Carbon/Kevlar was going to cost me almost $7,000 to save 150 lbs when I bought my boat. 

Three Lifeline or Full River AGM Group 27 batteries were $1100. Three Relion LiFeP04 batteries were going to run $3000 and save me 180 lbs. $1900 difference for that 180 lbs.

If you figure only 5 years use for the LiFePO4 which is about half of what they projected, it would take 15 years for saving weight in the hull to equal out. 

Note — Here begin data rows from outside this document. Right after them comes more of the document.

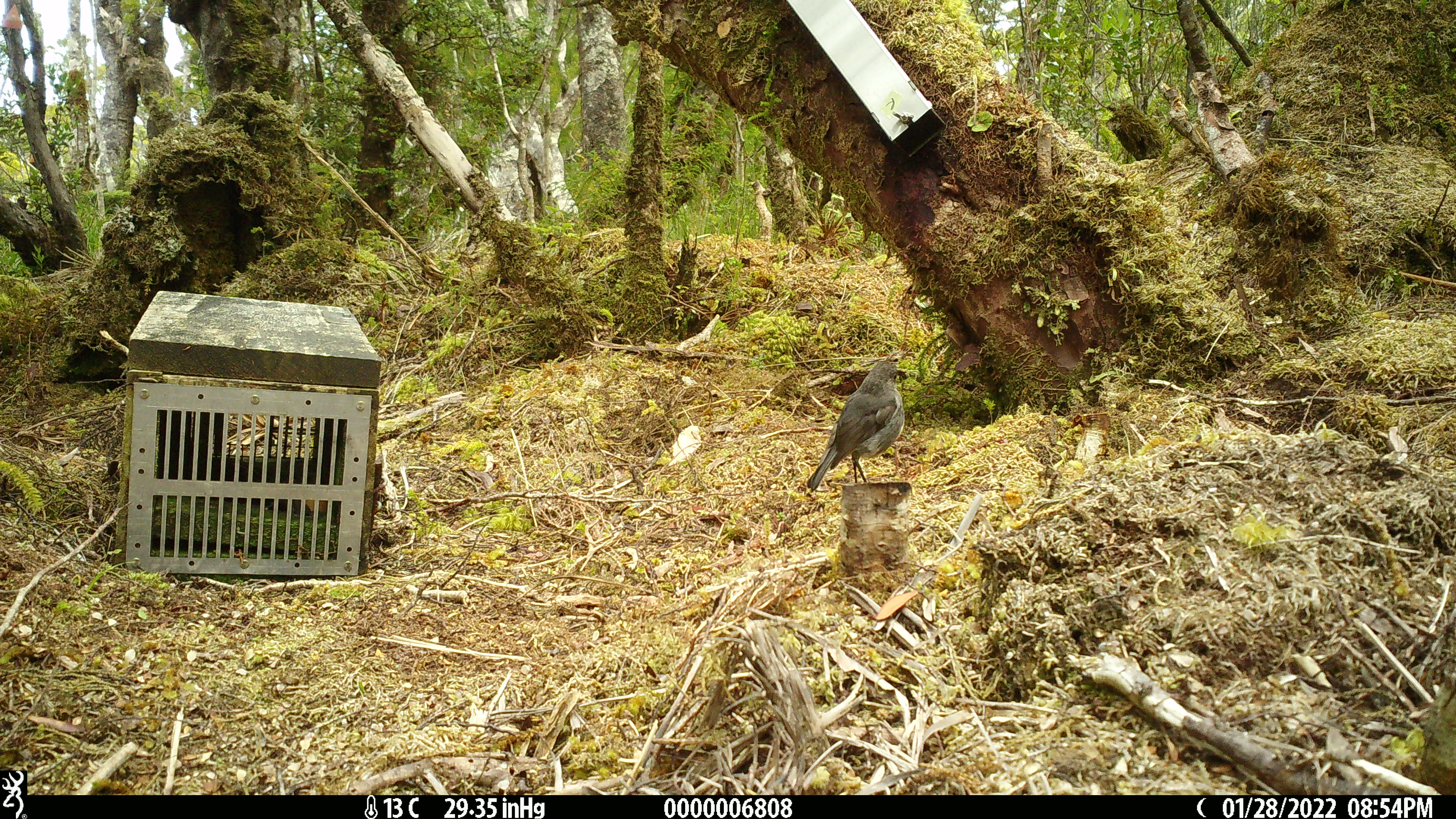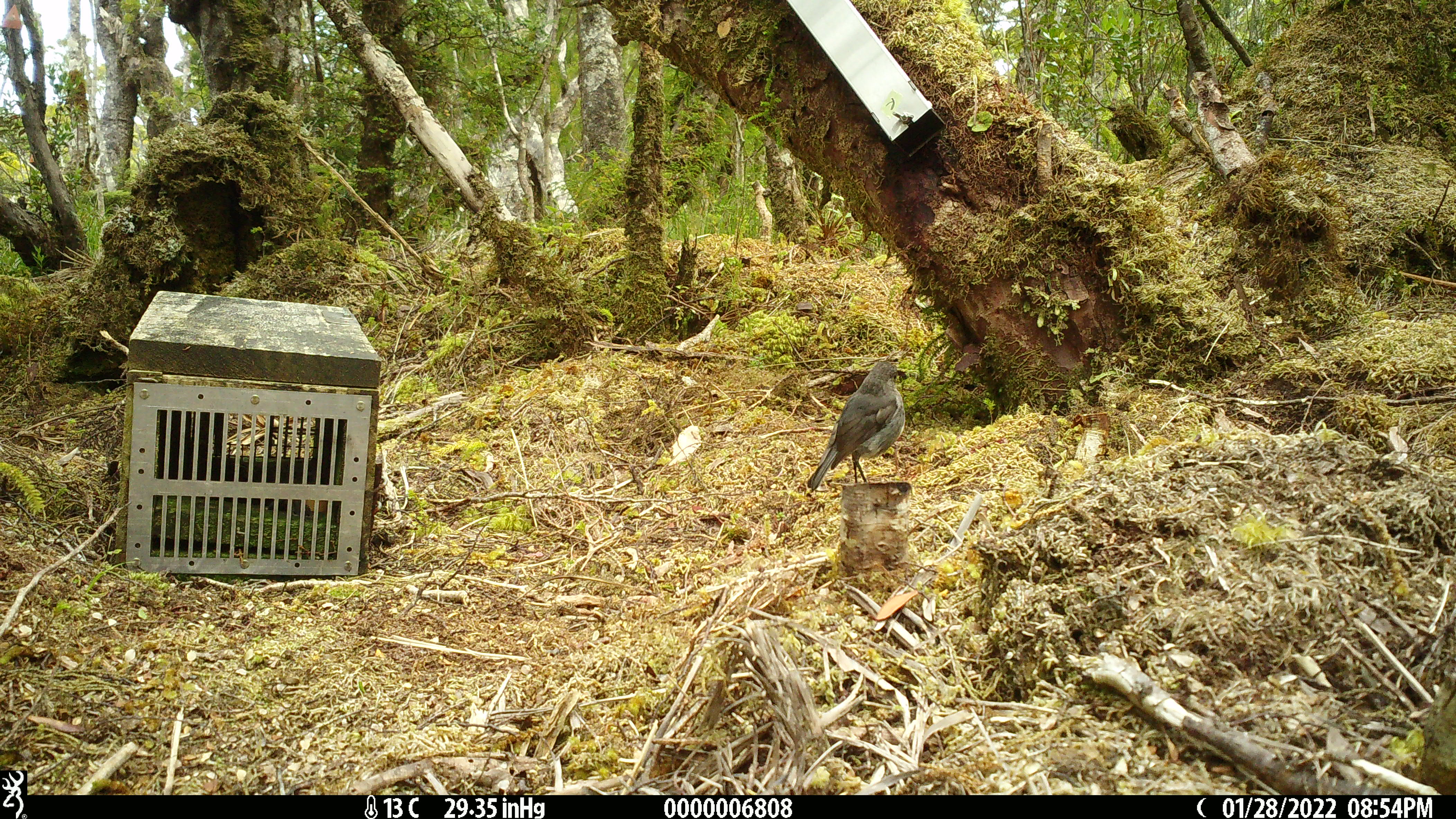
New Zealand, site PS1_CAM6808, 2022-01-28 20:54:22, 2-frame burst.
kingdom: Animalia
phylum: Chordata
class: Aves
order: Passeriformes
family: Petroicidae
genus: Petroica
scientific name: Petroica australis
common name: new zealand robin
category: robin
Robin (new zealand robin) (Petroica australis).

I suppose these figures will vary by size and maker of boat and how many batteries you need to replace.


----------



## ifsteve (Jul 1, 2010)

Half Shell your $7K for carbon/kevlar was a lot more than what I was looking at. For sure doing Li batteries over that makes sense.


----------



## wardicus (Jun 3, 2013)

I find odd that some don’t think weight affects ride on a skiff ( small boat ) .... ever put some weight in the bed of a truck and feel the difference ? And I’m not talking about a pallet of sod . Maybe just a few bags of concrete .... Hell my skiff always rides better when I bring a buddy= 200lbs ....


----------



## jay.bush1434 (Dec 27, 2014)

wardicus said:


> I find odd that some don’t think weight affects rice on a skiff ( small boat ) .... ever put some weight in the bed of a truck and feel the difference ? And I’m not taking about a pallet of sod . Maybe just a few bags of concrete .... Hell my skiff always rides better when I bring a buddy= 200lbs ....

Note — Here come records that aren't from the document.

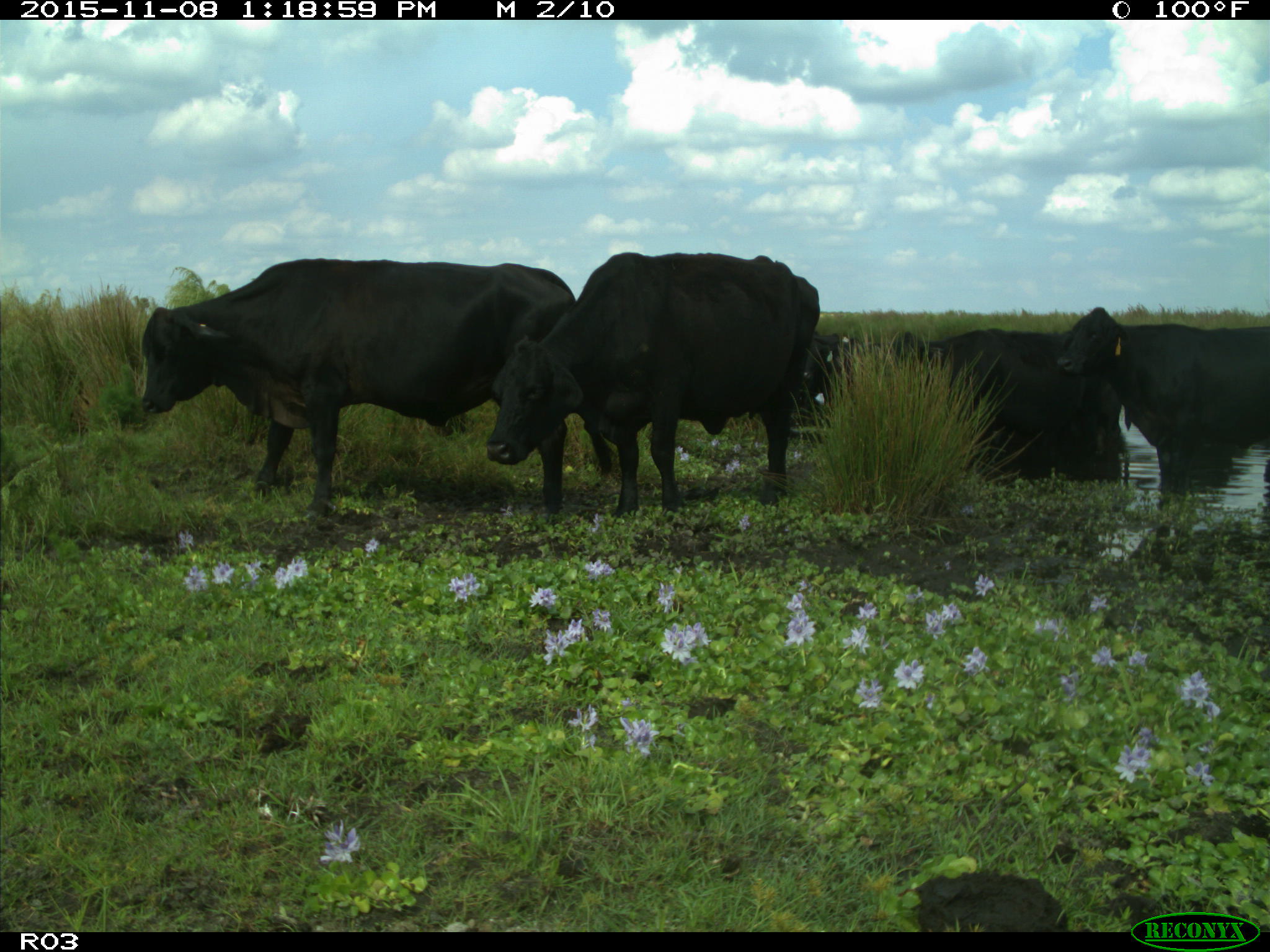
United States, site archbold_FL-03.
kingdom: Animalia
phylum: Chordata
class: Mammalia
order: Artiodactyla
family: Bovidae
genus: Bos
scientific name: Bos taurus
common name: domestic cow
Bos taurus (domestic cow).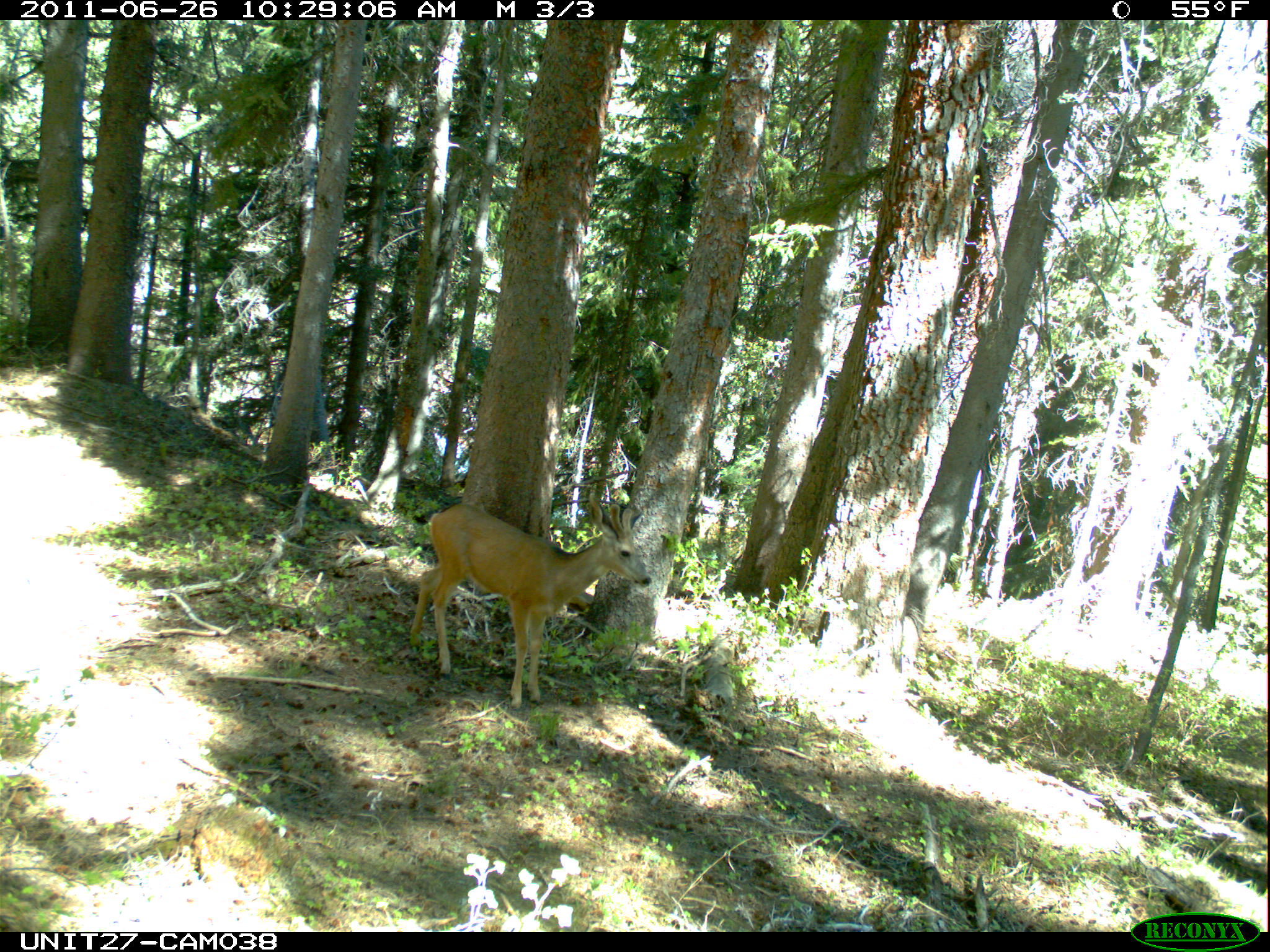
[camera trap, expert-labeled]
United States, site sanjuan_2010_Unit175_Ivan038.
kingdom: Animalia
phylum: Chordata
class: Mammalia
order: Artiodactyla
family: Cervidae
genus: Odocoileus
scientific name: Odocoileus hemionus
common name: mule deer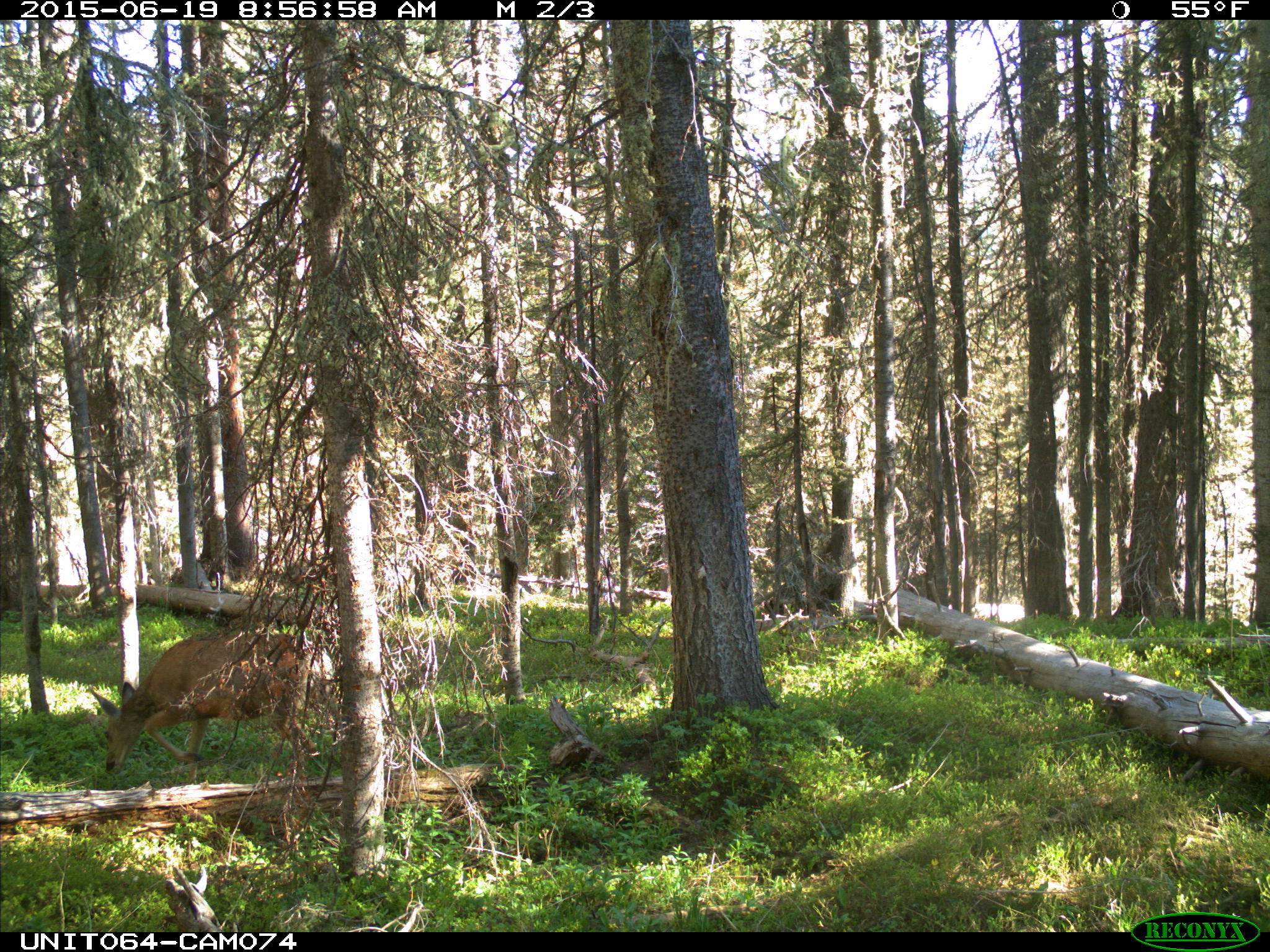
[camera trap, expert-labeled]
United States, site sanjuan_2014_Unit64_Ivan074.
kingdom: Animalia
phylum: Chordata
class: Mammalia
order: Artiodactyla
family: Cervidae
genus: Odocoileus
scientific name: Odocoileus hemionus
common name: mule deer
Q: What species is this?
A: Odocoileus hemionus (mule deer).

For me, the weight savings is more important when I'm poling the boat both in how hard I have to push and draft. Where I fish, when I say we are skinny, we are often in 10-12" of water. Certainly the ride across the bay feels better with the extra weight of my buddy, especially when they are sitting forward


----------



## Smackdaddy53 (Dec 31, 2012)

Kevin is lurking on here today, surprised he hasn’t chimed in...


----------



## wardicus (Jun 3, 2013)

jay.bush1434 said:


> For me, the weight savings is more important when I'm poling the boat both in how hard I have to push and draft. Where I fish, when I say we are skinny, we are often in 10-12" of water. Certainly the ride across the bay feels better with the extra weight of my buddy, especially when they are sitting forward


Absolutely the weight savings and what’s worth it or not is totally personal . Everyone needs are different . I was just saying I know when I have an additional 100 pounds or more On the boat . I’m sure thats magnified by the fact that I have a small very light skiff ... of course it will be felt more . My buddy runs an 18hpx feels like a f250 to me . Can handle gear anglers coolers everything without too much perceived difference .


----------



## YnR (Feb 16, 2015)

wardicus said:


> I find odd that some don’t think weight affects ride on a skiff ( small boat ) .... ever put some weight in the bed of a truck and feel the difference ? And I’m not taking about a pallet of sod . Maybe just a few bags of concrete .... Hell my skiff always rides better when I bring a buddy= 200lbs ....


Completely agree with you on this. Weight and where you put it can make a huge difference on the ride. Just limiting the amount the bow pops up when it hits a wave can be all the difference.


----------